How Feminism Freed The Orgasm


National Orgasm Day was way back on 30 July. No one consulted ME about this and I’m a little bit annoyed about it. I’m annoyed about it because someone wrote a shabby half-arsed article in a major Australian newspaper and slapped a photo of me at the top without asking my permission, telling me about it or mentioning the reason why I was being featured as the poster girl for National Orgasm Day. Also, they got my name wrong.

But the main reason that I’m annoyed is that this article, which argues that anyone who fakes an orgasm is lazy, rude and impolite, had nothing to do with me, or the principles of sexuality I stand for. Yesterday was International Female Orgasm Day so they're definitely worth revisiting.

Perhaps I should explain who I am. I am an Australian cabaret artist, (read actor and singer) who wrote a theatrical show called La Petite Mort – The Orgasm. I created the show in response to historical, scientific and medical opinions I discovered, which treated female sexuality as a disease called hysteria. This “disease” led to the invention of the vibrator – a labour saving device to be used by the medical community.

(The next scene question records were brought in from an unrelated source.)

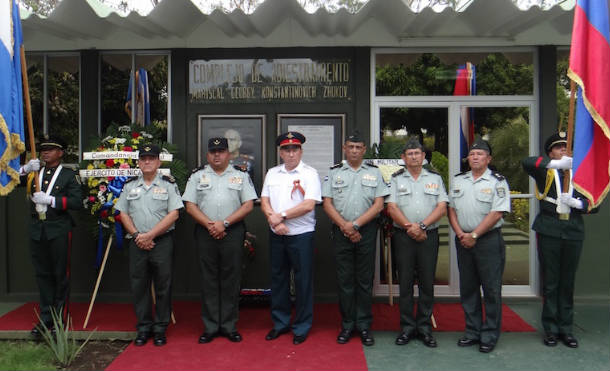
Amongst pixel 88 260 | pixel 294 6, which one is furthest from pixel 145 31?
pixel 88 260

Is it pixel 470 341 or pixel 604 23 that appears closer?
pixel 604 23

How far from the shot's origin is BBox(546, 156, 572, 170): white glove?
414 centimetres

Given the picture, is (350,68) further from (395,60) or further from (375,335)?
(375,335)

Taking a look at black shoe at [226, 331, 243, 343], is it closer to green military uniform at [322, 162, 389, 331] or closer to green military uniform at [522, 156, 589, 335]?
green military uniform at [322, 162, 389, 331]

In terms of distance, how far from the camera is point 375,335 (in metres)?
4.61

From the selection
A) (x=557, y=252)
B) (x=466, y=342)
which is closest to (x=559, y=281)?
(x=557, y=252)

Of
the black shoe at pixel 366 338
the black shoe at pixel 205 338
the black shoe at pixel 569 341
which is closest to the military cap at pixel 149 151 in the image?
the black shoe at pixel 205 338

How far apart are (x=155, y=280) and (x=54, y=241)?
1.01 metres

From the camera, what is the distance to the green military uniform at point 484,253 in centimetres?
426

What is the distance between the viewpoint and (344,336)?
441 centimetres

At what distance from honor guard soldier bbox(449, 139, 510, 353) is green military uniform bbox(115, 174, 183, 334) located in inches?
98.1

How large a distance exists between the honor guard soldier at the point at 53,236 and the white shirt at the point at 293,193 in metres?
1.80

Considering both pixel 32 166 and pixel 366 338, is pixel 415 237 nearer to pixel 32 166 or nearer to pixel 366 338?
pixel 366 338

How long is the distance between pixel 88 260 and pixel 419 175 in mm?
3899
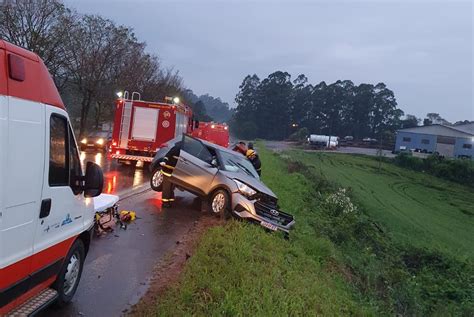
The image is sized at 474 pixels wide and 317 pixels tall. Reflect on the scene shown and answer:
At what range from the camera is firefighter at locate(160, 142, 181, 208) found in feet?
40.0

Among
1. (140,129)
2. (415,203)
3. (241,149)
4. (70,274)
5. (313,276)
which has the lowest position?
(415,203)

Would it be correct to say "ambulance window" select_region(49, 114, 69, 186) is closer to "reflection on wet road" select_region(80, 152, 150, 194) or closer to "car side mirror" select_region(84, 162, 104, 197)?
"car side mirror" select_region(84, 162, 104, 197)

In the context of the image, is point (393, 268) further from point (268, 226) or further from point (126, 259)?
point (126, 259)

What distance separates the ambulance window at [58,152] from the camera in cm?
447

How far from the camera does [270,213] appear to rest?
10.5 meters

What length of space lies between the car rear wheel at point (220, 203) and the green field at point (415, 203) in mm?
12279

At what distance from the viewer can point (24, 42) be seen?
92.6ft

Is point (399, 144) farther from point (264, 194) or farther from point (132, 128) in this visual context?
point (264, 194)

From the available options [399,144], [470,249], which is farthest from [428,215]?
[399,144]

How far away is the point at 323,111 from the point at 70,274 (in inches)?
5240

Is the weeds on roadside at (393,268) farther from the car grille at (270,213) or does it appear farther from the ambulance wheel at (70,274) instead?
the ambulance wheel at (70,274)

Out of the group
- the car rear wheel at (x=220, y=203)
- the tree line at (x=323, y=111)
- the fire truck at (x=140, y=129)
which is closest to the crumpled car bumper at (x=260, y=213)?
the car rear wheel at (x=220, y=203)

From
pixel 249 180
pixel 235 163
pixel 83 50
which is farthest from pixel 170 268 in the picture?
pixel 83 50

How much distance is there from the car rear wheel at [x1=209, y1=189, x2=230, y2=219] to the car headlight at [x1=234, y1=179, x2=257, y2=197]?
0.41 m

The show served as a comic reminder that while modern women consider their “right to orgasm” as a given, this hasn’t always been the case. It has taken the work of some very brave feminists to progress western society to a place when a woman’s orgasm is commonly considered an entitlement.

Back in the day, women were diagnosed with hysteria for all sorts of quack reasons. “Symptoms” included all manner of bullshit including irritability and arguing with one’s husband. The treatment, which dates back to the time of Plato, was clitoral massage. This “medical treatment” was performed by doctors of western medicine (because women couldn’t possibly touch their own clitorises, for heaven’s sake!) to induce what was known as a hysterical paroxysm, or what is now recognised as female orgasm.

Historically, the privilege of orgasmic pleasure was reserved for men, whose wives were expected to lie back and think of England. Naturally, the clitoral massage along with the paroxysm weren’t regarded as sexual because they didn’t involve penetration.

Medical doctors regarded the treatment method as “laborious and difficult”. One doctor even described it as a similar feat of co-ordination as “rubbing your head and patting your stomach at the same time”. Enter the vibrator! Initially an instrument powered by steam engine and later in its advances, one of the first electric household appliances, predating the vacuum cleaner and the toaster.

The acknowledgment that women are capable of orgasm is an enormous step forward for feminism. As is the consequent permission women have been granted to enjoy sex. This step forward is still in its infancy as demonstrated by the stubborn slut-shaming and victim-blaming that persists in everyday life. So, the idea that people who fake orgasms are lazy, rude and impolite disgusts me.

Sexuality is a precious and delicate issue, steeped in a difficult history. It is an issue that needs to be handled gently, lovingly and with care. It takes enormous courage to take steps towards healing sexual issues and I find this negative labelling of people who struggle with orgasm as lazy or rude to be ignorant and careless.

I found the article to be potentially hurtful and damaging and while I’m sure it was written with the intention of being sex-positive, I fail to see how brashly condemning “orgasm-fakers” creates a safe space for sexual healing or positive growth.

The bottom line is that talking about sex openly is hard. Talking to your partner about possible problems in your sex life is even harder. These issues need to be handled with kid gloves, in a loving and supportive manner. They need time and patience and most importantly, they require a deep level of intimacy.

While I am grateful that the western world has evolved socially to a point where orgasms are taken for granted, I feel it is deeply important to acknowledge how recent this phenomenon is. Hysteria was only thrown out of the medical textbooks in the 1950s; they decided after 2500 years, that female sexuality was normal. As I say in my show, La Petite Mort – The Orgasm, “I am eternally grateful to the women who have cum before me. Who risked their marriages, their friendships and their involvement in society for my right to have an orgasm.”